Almost every artist who climbed aboard the doomed ship CrossGen improved as a result. Mark Alessi was by most reports a nut, but he had a few good ideas, and one of those good ideas was making artists work an eight-hour day at the drawing board, every day. The results, in terms of the post-CrossGen careers of people like Jim Cheung, Aaron Lopresti, Paul Pelletier, and McNiven, speak for themselves. He can be flashy when he wants to be, but he’s got a solid enough grasp of fundamentals to push through fairly ambitious compositions. This book will undoubtedly sell well in collection for some time to come (The Death Of Superman still sells, and Big Blue’s been back for a while now), and McNiven certainly deserves the royalties.
For me, the strongest issue was the fourth. Maybe because it was the simplest issue in terms of the number of characters and settings, it allowed McNiven to focus more on what really matters: Logan getting the tar beaten out of him for 20 pages. The final confrontation with Cornelius, where he cuts his palm and presses it flat against the window, was a great scene. We already knew the stakes, had known the stakes for months in advance, but here was one last reminder that Wolverine wasn’t what he used to be.
McNiven is one of a handful of artists working in superhero comics today who could really sell the subtlety of facial expressions necessary for the scene to work— Wolverine’s satisfaction at realizing he’s defeated Cornelius before the fight even began, and Cornelius’s amused frustration when he sees that he was so focused on his complicated mad science plot that he forget to check the most basic facts. The final splash of metal-coated Wolverine turning into a statue overlooking Paradise Valley is great as well, even if it was an unnoted homage to Marc Silvestri’s cover to Uncanny X-Men #234. (It’s rude when they don’t put in the “after ___” attribution.)
I’m honestly curious to see what the sales on this series are going to be—not that we ever get exact numbers, but the relative amounts should be interesting. Are we talking big sales or blowout sales? The first two issues topped the charts on the same month that DC did its annual gimmick cover month for Futures End, and it should come as no surprise that it did so, especially given the preponderance of alternate covers. According to the gallery in the back of issue #4, there were 10 incentive covers for the first issue alone, which means that regular McNiven-covered issues are probably going to be a staple of 50-cent boxes for years to come.
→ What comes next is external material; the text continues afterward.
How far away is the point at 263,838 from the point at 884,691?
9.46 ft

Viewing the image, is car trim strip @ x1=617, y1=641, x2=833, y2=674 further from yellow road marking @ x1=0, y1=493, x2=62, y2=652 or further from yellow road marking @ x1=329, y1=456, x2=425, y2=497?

My gut feeling, though, situated as I am just slightly apart from the daily travails of the Wednesday crowd, is that this wasn’t as big as it could have been. They made a conscious decision to keep the “event” really small, which is remarkable considering the fact that if they had wanted to go that route they could have slapped a Death Of Wolverine logo on half the line for September and gotten away with it. Obviously that’s going to change—has already changed—as the news of his death spreads in-story to the rest of the Marvel Universe, but considering just how crazy the event could have been, this has been positively restrained in comparison.